Replied by John Beasley

We have had the zappers for over 10 years. They work great. We have bought 2 or 3 of them with the individual drivers. They are lightly constructed, so if you sleep with one on, sometimes the wires get ripped out.


Can you please tell me more about the zapper, where you get one and how you used it?

Thank you!

Cayenne Pepper and Raw Garlic

1 User Review
5 star (1) 

Posted by Vince F (USA) on 01/31/2007

I haven't had a lot of luck with vets, so I try home remedies when I can think of or find them. I think cayenne Might work on worms also. I think Hooks attach, and might not consume it, but it just might make the environment inhospitable. Could try it in food, but better may be in a capsule, so it released in the intestines. I have empty capsules from things I wanted to try working in my stomach, so you could empty one of things you have in capsules, to try it. I'd try it with and without salt. Don't know if salt would make a difference.

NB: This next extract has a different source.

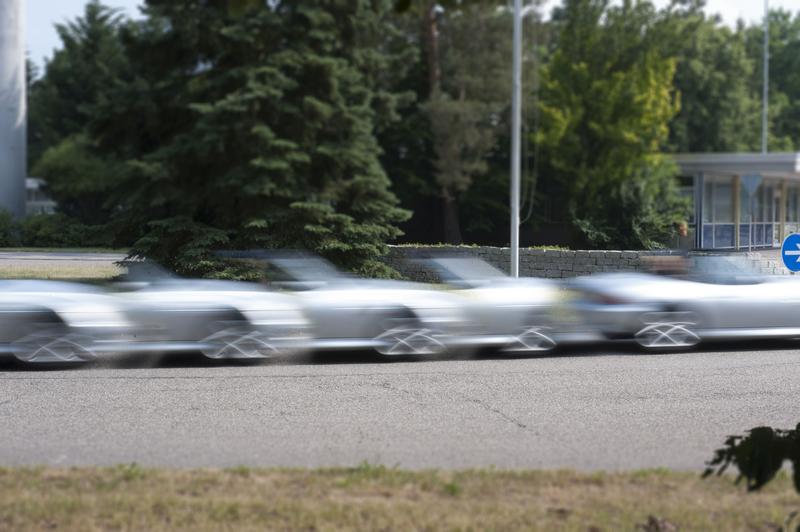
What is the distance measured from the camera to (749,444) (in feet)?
11.6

Another thing to try is garlic. I had an aquatic turtle that had a tape worm. I think I might have given it to it, by feeding it a fly I killed. They used to sell dried flies as turtle food, and I Thought I'd give it Fresh Food. (( A few days later I see a white tape coming out of it's butt. I didn't want to get near the tank, for fear I might get some water on me, and didn't know if the eggs would be floating. Called a chemist friend who had lots of pets and Asked him if he knew a remedy. Ones in pet store were for mammals, and one cap was for 2 lbs of animal, and the turtle probably weighed a few oz. He kept land tortoises, but had no idea what to try. I pestered him and he remembered that his barber told him his mom used to give them garlic to prevent worms. Had to figure how to get garlic into an aquatic turtle, and put some garlic powder wrapper in a small piece of thin, minute steak, and offered it on a tiny spatula. It ate it and the next day the tape was gone. From my experiences, I like to mix as little as possible with something I am giving, in case it gets mixed in and not as effective. When I needed to take Loads of salt to function in the heat, no matter how much I put on food, it didn't do what taking it straight with water did, so I say, keep it simple if you can when trying something. Garlic inside a capsule would be the simplest if they won't eat it, and don't give an awful lot, since it can thin the blood.

Replied by Shayanna Stene
(Prince George, British Columbia/ Canada)

I found out on another website that Garlic can be poisonous to many types of animals like cats for example

EC: There is a great article about this subject on our Garlic for Dogs page:

Replied by Chrystal
(Junction City, Kansas)

Just FYI guys I read through this entire post when my dogs had worms and I just wanted everyone to know that I found de-worming meds for dogs over the counter at I also found them over the counter at the local feed store in the animal health section. I know herbal remedies are best but sometimes just getting the medicine is best for the animal. It was cheap too! I paid 20 bucks for an entire bottle of the stuff and one 120 lb dog (Ihave a great dane and 3 lab mixes) only needs 1 tsp a day for three days! So the bottle will still not be empty after I treat all 4 of my big dogs! Just thought I would help!

Replied by James
(Lagrange, Ga)

The day I found out my dogs had tapeworms I took them straight to the Vet. He gave them a dose of the chemical meds that is made to kill tapeworms, then said to bring them back in in two weeks for another dose. So in two weeks they got the follow up dose as directed. The vet told me that the first dose would kill the adult worms, and the follow up was to take care of the newly hatched eggs.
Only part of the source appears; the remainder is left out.